*必須課題:*
**1)** 生田春月についての文章をもとに、次の問いにそれぞれ答えよ。
(a) 筆者が大学生のころ京都の寺町の本屋で買った角川文庫の定価はいくらだったか。
(b) 生田春月の本名は何か。
(c) 16歳で単身上京した春月は、誰の家の玄関番となったか。
**2)** 生田春月についての文章のうち、「今から60年以上も前のことで」から「の「葉書文学」などの雑誌に投稿していた。」までのすべてを一字一句違えずに書き写せ。
**3)** 生田春月についての文章を、示された最後の文の後から書き継げ。

◎生田春月

 生田春月という大正時代の詩人について書きます。

 今から60年以上も前のことですが、大学生だった私は、京都の寺町の本屋で、題名に惹かれて『真実に生きる悩み』という角川文庫を買いました。定価は80円でした。これが生田春月という文学者との最初の出会いでした。

 25年後、再び生田春月に出会いました。今から30年ほど前のこと、日本のアウトサイダーたちのことを扱った『日本番外地の群像』(社会評論社)という本を家の近くの書店で買いました。その中に、妻だった生田花世が書いた「生田春月─思い出の春月」が掲載されていました。私は非常に興味深く読みました。

 3回目の出会いは、つい最近のことです。市の図書館で『作家が綴る心の手紙・死を想う』(二玄社)という本を見つけました。その中に、生田春月が投身自殺をする数時間前に船の中で書いた妻・花世に宛てた最後の手紙(遺書)が掲載されていました。私は興味を持って読みました。

 生田春月とはどんな人物だったのでしょうか。

 

〈生田春月の略歴〉

 明治25年(1892)3月12日、鳥取県米子市に生まれた。本名・清平。高等小学校に在学していた時、酒造業の家が破産。高等小学校中退。一家は朝鮮や日本各地を流浪し、彼も米屋の小僧や会社の給仕などをして働いた。貧困と労働の中にあって、短歌や詩を作ることに励み、東京の「葉書文学」などの雑誌に投稿していた。

 16歳の時に単身上京し、同郷の先輩である評論家・生田長江宅の玄関番となった。ドイツ語の修得のために独語専修学校の夜学に1年間通った。

*提供記録:*
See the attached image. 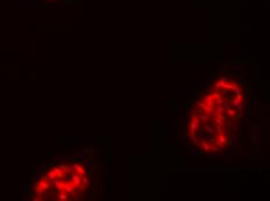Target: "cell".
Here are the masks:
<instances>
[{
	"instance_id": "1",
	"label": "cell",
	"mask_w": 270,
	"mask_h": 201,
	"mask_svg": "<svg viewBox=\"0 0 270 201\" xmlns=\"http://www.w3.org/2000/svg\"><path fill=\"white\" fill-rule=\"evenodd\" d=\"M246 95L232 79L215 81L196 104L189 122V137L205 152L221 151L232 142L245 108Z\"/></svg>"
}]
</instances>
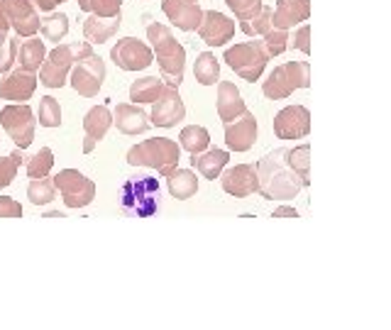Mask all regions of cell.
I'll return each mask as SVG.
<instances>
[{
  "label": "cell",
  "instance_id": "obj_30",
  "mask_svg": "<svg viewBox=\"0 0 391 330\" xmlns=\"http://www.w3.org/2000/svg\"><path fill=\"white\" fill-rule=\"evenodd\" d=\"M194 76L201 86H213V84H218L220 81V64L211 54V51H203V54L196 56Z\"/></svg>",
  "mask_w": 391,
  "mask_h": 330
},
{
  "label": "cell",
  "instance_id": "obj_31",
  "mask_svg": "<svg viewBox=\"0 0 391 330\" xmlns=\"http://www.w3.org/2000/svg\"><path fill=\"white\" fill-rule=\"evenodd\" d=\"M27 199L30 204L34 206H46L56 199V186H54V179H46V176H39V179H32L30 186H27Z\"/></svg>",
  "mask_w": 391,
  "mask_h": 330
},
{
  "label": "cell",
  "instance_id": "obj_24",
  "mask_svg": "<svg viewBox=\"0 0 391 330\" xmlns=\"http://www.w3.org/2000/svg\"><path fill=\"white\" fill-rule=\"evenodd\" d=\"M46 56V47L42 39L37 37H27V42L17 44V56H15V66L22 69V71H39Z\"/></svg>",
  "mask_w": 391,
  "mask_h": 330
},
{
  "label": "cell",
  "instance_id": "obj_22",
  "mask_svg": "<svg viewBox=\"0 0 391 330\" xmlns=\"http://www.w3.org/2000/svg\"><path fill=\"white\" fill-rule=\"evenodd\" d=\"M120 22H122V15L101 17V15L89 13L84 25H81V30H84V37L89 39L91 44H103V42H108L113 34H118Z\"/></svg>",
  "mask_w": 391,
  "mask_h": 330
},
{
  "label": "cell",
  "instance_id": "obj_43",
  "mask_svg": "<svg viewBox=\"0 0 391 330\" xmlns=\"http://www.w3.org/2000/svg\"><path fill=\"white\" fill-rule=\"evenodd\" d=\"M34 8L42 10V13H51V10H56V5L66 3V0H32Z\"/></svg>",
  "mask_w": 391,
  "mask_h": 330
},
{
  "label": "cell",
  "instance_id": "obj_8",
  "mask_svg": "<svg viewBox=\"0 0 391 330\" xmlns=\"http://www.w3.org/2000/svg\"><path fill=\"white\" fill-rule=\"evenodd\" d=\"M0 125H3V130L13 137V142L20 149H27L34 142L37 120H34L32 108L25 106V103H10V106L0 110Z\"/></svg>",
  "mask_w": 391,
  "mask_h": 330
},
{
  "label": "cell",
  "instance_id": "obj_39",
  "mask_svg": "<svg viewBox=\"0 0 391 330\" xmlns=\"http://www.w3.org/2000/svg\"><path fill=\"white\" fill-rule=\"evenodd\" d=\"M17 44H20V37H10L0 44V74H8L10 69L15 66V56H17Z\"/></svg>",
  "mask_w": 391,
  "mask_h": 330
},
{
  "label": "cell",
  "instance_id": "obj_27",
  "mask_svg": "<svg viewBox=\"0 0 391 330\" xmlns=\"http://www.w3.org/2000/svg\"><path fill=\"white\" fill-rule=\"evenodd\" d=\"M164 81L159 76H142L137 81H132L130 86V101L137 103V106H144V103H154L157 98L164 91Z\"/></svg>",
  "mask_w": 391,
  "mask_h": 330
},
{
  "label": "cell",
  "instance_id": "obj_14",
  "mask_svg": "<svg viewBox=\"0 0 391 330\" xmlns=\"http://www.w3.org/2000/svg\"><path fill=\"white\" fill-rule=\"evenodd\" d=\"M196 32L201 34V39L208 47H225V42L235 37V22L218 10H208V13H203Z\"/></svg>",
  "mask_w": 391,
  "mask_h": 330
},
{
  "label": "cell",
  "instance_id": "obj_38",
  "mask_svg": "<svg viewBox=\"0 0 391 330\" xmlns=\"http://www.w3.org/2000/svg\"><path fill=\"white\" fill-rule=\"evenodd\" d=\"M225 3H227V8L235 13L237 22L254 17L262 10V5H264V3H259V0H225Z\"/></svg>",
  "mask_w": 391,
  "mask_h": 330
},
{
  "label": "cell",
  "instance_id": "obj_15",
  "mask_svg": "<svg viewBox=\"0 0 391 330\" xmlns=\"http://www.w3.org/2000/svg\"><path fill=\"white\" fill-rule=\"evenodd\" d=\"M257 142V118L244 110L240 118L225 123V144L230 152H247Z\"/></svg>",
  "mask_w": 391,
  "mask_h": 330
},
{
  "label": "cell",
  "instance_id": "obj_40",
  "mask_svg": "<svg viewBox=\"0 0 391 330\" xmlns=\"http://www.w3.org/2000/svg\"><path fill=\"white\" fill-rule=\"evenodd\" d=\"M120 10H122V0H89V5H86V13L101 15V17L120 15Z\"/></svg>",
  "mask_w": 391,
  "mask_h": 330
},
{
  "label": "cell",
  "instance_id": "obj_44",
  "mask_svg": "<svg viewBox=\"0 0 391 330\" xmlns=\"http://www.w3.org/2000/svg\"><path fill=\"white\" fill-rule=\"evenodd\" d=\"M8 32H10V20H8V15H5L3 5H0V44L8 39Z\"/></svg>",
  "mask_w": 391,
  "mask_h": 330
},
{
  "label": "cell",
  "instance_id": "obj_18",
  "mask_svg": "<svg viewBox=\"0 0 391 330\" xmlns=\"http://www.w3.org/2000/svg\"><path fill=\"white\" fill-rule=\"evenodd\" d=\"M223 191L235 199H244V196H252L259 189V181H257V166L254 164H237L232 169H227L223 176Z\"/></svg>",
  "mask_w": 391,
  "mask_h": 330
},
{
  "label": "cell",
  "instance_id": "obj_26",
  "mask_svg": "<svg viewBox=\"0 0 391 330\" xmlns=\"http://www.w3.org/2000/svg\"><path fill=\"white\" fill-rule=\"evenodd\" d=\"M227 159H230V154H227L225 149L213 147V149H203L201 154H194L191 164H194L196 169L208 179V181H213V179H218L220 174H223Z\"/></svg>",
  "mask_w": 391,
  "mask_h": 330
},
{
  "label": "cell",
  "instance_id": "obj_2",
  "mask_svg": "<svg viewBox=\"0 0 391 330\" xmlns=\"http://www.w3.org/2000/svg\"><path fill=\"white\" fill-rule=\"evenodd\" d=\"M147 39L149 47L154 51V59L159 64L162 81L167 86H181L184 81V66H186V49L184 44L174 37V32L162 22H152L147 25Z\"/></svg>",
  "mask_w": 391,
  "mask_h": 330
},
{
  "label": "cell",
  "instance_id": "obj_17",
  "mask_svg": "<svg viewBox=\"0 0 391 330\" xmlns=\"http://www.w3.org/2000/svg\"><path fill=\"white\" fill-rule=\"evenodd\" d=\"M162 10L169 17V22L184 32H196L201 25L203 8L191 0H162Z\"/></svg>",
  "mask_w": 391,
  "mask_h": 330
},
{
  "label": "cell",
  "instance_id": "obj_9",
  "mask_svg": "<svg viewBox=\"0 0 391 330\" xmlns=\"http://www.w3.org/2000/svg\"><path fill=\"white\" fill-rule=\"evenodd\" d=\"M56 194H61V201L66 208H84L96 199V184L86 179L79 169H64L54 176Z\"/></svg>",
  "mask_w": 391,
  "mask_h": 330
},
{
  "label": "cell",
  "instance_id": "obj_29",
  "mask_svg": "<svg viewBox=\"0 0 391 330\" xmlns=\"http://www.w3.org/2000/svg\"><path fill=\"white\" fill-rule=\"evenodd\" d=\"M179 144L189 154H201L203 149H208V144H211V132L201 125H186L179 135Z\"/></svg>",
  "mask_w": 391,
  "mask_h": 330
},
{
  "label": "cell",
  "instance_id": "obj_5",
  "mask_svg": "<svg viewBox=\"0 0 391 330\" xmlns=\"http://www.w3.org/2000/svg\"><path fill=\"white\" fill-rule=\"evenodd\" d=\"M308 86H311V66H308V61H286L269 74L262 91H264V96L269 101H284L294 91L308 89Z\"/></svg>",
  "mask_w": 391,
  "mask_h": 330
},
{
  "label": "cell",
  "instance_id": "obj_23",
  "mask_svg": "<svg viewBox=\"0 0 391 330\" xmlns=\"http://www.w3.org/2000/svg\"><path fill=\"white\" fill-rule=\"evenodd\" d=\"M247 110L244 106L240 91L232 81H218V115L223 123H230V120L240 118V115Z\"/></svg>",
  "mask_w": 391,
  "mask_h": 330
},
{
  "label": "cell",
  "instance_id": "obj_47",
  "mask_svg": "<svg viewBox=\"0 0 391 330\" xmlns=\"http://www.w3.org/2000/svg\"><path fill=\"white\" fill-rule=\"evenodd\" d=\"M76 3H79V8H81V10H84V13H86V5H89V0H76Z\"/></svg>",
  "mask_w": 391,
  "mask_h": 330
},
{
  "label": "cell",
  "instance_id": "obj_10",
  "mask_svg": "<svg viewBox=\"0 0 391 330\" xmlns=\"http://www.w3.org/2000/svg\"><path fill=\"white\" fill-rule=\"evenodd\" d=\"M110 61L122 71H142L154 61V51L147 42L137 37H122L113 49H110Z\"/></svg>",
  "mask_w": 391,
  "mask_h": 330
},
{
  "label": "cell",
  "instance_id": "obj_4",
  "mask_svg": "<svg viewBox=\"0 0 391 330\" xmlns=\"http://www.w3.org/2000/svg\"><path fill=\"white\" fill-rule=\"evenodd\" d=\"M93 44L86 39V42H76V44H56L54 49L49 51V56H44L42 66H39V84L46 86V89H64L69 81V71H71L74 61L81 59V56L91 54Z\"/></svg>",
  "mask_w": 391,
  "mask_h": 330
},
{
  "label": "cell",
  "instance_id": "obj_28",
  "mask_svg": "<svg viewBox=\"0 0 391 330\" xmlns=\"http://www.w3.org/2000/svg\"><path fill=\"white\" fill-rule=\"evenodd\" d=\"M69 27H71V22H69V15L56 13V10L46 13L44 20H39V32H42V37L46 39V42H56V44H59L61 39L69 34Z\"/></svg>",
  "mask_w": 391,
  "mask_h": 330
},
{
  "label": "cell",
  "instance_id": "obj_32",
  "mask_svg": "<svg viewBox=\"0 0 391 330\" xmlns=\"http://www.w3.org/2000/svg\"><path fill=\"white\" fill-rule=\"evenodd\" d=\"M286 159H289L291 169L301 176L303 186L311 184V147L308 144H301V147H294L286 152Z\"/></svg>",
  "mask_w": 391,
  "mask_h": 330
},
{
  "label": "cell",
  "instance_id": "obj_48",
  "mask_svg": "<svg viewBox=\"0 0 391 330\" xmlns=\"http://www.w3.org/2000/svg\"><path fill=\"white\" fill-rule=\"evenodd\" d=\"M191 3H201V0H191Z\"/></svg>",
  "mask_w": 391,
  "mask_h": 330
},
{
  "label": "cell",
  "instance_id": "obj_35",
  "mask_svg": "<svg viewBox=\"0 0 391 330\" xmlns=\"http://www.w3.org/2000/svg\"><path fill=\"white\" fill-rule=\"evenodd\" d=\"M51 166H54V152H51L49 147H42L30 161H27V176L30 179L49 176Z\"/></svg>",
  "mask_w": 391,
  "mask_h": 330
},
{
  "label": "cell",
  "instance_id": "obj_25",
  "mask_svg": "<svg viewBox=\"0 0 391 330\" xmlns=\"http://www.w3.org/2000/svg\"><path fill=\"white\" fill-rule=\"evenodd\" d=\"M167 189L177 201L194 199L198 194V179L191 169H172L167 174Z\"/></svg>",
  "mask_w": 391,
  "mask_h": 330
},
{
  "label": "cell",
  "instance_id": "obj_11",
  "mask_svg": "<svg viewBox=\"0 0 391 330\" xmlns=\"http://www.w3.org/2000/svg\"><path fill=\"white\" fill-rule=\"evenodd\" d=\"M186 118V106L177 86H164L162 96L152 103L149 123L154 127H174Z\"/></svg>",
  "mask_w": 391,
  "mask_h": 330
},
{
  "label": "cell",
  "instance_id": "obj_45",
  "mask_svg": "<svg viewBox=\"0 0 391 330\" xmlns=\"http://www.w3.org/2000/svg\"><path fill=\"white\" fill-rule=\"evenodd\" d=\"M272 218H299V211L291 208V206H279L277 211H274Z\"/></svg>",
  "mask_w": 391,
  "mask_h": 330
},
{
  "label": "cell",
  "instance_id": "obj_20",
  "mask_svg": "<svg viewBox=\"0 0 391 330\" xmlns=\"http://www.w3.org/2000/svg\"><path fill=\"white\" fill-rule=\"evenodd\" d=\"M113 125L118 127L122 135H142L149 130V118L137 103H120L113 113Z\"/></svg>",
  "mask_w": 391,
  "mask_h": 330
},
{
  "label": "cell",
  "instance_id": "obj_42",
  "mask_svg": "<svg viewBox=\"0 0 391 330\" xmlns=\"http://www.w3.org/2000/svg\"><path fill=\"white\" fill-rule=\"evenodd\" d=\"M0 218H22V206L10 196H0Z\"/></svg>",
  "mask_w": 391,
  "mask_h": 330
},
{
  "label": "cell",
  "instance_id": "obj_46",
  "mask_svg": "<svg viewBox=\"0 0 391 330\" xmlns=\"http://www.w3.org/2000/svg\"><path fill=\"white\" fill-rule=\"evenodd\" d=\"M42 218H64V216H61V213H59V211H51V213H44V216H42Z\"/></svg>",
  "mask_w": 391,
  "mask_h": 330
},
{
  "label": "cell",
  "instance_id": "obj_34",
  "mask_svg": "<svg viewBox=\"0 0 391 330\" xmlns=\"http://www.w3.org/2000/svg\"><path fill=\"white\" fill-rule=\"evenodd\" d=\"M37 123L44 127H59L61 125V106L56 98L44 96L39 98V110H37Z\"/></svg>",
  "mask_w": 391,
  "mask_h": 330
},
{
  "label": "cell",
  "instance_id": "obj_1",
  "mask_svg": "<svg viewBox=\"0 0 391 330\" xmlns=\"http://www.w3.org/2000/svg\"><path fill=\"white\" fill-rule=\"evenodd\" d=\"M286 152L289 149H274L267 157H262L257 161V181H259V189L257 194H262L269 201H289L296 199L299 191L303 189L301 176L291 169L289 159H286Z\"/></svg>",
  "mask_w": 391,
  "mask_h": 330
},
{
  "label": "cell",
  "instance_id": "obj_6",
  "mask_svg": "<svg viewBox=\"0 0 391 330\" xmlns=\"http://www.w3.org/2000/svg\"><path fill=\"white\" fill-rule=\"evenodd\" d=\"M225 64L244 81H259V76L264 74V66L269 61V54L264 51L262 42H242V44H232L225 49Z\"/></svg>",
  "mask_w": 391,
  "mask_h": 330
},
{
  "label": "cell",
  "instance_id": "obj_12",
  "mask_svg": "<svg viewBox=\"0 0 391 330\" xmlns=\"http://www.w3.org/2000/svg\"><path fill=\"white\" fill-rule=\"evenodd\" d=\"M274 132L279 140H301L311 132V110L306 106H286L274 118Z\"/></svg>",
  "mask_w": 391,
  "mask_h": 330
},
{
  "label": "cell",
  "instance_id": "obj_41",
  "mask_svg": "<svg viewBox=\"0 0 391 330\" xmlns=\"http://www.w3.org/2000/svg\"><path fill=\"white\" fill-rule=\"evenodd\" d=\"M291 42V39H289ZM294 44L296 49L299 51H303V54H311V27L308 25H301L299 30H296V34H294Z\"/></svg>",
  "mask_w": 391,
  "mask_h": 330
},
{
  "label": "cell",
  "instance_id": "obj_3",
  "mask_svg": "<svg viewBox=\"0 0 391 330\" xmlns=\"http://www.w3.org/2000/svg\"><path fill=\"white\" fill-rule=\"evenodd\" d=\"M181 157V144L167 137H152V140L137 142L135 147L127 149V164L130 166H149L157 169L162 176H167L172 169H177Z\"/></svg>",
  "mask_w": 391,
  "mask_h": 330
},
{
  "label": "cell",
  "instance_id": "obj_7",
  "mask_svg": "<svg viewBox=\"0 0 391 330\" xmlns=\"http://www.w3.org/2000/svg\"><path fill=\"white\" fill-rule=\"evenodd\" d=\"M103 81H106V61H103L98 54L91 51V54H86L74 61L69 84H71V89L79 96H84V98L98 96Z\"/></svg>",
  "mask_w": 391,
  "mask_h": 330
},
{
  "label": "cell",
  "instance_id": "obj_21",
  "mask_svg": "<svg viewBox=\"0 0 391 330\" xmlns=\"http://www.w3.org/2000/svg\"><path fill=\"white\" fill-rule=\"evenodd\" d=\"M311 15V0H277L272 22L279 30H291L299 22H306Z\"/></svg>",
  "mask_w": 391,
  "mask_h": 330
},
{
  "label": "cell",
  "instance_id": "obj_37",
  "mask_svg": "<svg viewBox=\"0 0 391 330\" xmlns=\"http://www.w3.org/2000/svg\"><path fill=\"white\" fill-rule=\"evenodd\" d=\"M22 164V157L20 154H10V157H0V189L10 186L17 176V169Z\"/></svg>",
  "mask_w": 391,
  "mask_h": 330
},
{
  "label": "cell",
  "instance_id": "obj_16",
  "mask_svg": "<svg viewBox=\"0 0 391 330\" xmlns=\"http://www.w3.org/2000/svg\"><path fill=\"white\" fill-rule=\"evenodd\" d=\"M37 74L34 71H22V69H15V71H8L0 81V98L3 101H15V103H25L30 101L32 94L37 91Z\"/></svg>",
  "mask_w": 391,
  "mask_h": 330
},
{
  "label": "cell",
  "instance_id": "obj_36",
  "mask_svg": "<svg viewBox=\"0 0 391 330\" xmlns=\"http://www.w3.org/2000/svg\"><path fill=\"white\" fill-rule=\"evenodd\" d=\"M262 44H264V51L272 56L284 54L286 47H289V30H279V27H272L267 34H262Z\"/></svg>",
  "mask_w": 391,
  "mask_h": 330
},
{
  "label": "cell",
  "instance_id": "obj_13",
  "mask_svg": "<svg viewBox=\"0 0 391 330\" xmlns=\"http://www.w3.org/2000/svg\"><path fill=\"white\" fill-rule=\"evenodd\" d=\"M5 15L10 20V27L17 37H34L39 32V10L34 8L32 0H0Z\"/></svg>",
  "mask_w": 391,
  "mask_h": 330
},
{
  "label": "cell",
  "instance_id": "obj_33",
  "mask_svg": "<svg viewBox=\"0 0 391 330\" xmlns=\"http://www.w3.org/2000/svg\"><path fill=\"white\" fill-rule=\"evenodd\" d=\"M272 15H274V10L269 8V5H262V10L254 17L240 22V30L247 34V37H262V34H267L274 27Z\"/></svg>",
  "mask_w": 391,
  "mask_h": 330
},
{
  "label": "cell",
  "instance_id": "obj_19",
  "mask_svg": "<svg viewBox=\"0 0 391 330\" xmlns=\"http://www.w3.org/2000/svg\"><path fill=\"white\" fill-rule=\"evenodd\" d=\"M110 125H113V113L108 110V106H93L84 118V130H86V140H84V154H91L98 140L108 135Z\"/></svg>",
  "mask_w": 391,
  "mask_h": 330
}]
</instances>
---
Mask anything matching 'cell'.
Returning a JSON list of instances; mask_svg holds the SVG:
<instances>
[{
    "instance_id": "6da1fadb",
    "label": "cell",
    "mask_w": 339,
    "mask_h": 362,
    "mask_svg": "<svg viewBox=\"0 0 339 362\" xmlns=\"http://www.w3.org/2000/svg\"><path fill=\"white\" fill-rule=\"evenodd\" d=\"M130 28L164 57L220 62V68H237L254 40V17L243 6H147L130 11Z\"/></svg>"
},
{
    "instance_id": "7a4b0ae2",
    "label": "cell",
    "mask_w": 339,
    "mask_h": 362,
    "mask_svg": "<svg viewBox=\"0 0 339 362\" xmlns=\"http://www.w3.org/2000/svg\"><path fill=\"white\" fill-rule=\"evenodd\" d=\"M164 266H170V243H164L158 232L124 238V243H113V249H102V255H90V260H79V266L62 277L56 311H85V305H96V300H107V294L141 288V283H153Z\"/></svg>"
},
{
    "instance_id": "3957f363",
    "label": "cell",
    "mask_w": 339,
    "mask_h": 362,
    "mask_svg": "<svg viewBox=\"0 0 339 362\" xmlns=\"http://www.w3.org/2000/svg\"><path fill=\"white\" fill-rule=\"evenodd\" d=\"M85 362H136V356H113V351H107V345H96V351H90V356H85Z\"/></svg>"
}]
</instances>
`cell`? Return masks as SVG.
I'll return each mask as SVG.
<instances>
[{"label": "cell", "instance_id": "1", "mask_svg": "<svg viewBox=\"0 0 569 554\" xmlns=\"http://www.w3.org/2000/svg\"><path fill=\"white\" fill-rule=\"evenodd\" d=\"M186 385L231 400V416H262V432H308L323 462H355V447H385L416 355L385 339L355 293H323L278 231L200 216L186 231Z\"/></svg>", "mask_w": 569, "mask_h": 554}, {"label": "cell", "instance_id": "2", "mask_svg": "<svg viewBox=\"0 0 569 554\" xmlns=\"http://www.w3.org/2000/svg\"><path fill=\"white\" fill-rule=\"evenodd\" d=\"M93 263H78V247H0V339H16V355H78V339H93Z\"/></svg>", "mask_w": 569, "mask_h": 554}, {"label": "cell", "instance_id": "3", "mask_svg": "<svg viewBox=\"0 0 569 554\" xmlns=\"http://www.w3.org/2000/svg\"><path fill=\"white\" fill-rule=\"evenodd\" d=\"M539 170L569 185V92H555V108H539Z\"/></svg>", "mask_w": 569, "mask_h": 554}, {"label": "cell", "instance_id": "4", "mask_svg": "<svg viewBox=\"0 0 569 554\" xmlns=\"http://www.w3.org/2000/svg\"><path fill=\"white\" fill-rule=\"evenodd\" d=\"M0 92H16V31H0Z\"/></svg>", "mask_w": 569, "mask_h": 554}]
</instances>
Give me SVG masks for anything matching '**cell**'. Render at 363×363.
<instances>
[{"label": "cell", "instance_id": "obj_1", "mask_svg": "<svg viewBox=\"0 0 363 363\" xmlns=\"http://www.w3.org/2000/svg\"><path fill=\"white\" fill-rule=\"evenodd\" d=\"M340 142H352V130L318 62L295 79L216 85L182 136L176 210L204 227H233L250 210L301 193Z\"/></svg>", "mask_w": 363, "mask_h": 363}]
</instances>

*課題別結果:*
**1)**
(a) 80円
(b) 清平
(c) 同郷の先輩である評論家・生田長江

**2)**
今から60年以上も前のことですが、大学生だった私は、京都の寺町の本屋で、題名に惹かれて『真実に生きる悩み』という角川文庫を買いました。定価は80円でした。これが生田春月という文学者との最初の出会いでした。

 25年後、再び生田春月に出会いました。今から30年ほど前のこと、日本のアウトサイダーたちのことを扱った『日本番外地の群像』(社会評論社)という本を家の近くの書店で買いました。その中に、妻だった生田花世が書いた「生田春月─思い出の春月」が掲載されていました。私は非常に興味深く読みました。

 3回目の出会いは、つい最近のことです。市の図書館で『作家が綴る心の手紙・死を想う』(二玄社)という本を見つけました。その中に、生田春月が投身自殺をする数時間前に船の中で書いた妻・花世に宛てた最後の手紙(遺書)が掲載されていました。私は興味を持って読みました。

 生田春月とはどんな人物だったのでしょうか。

 

〈生田春月の略歴〉

 明治25年(1892)3月12日、鳥取県米子市に生まれた。本名・清平。高等小学校に在学していた時、酒造業の家が破産。高等小学校中退。一家は朝鮮や日本各地を流浪し、彼も米屋の小僧や会社の給仕などをして働いた。貧困と労働の中にあって、短歌や詩を作ることに励み、東京の「葉書文学」などの雑誌に投稿していた。

**3)**
 大正3年(1914)、雑誌「青鞜」に掲載された西崎花世の「恋愛及び生活難について」という文章を読んで感激した22歳の彼は、4歳年上の彼女と結婚した。大正6年に『霊魂の秋』、翌年に『感傷の春』を刊行。純情な魂の苦悶を詠った感傷的な詩風で世に迎えられ、詩人としての地位を確立した。

 主要な作品として、詩集『霊魂の秋』『感傷の春』『春月小曲集』『象徴の烏賊』、翻訳詩集『ゲエテ詩集』『ハイネ詩集』、自伝小説『相寄る魂』などがある。また、詩雑誌「詩と人生」を主宰した。

 昭和5年(1930)5月19日、瀬戸内海を航行中の旅客船から投身自殺を遂げた。享年38。遺体は、6月11日に小豆島坂手港で発見された。

 

◎『真実に生きる悩み』

 私が大学生の時に読んだ『真実に生きる悩み』の一部を引用します。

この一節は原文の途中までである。